The old adage “without risk, there is no reward” greatly applies to the life of a trader, regardless of which market a trader chooses to trade in. Still, there are investments that are considered safer because of their likelihood to produce steady, albeit slower, returns. Meanwhile, expectations for other investments—like trading futures—are seen as riskier.

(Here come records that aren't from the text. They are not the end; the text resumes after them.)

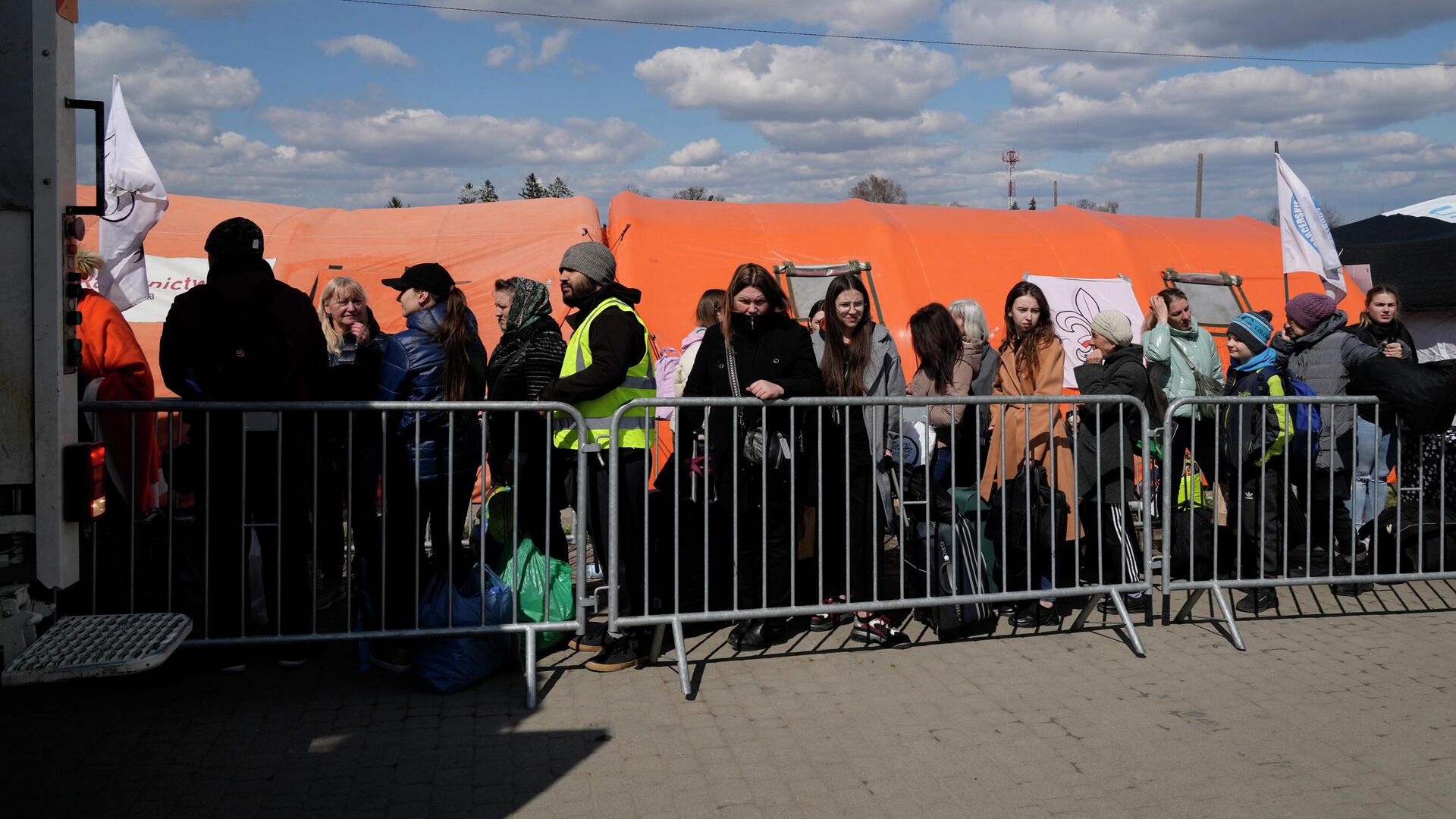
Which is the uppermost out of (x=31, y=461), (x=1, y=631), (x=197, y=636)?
(x=31, y=461)

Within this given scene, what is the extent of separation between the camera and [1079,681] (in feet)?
18.1

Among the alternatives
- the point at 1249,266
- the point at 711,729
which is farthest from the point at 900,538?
the point at 1249,266

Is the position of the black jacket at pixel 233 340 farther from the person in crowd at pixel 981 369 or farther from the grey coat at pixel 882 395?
the person in crowd at pixel 981 369

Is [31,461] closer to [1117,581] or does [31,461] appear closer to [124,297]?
[124,297]

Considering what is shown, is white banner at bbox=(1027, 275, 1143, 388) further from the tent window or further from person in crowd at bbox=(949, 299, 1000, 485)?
person in crowd at bbox=(949, 299, 1000, 485)

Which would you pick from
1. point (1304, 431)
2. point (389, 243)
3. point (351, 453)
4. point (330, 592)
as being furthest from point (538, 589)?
point (389, 243)

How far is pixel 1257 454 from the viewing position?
721 cm

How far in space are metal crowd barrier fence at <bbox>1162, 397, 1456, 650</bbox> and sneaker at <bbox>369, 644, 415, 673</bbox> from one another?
3.98 m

Take a peek at a quick snapshot of both sides:
- Fixed Annuities
- Equity Index Annuities
- Permanent Life Insurance – Cash Value
- Savings Accounts
- Money Markets
- Government Savings Bonds
Higher Risk Investments
- Mutual Funds or Exchange Traded Funds (ETF’s)
- Variable Annuities
- Stocks, Corporate Bonds or Municipal Bonds
- Physical Assets (Gold, Silver, etc.)
- Real Estate
So, why trade futures?
Simply put, when you choose to make safer traditional investments, the returns you might expect typically take a much longer time to receive. If you’re willing to take some risk, however, you have a much greater chance of achieving your investment goals more quickly. The best advice when evaluating what you want to trade, or when debating between slow and steady vs. fast and finicky is this: education is vital! It simply can’t be said enough—the best way to prepare and reach consistency in your trading is through trading education.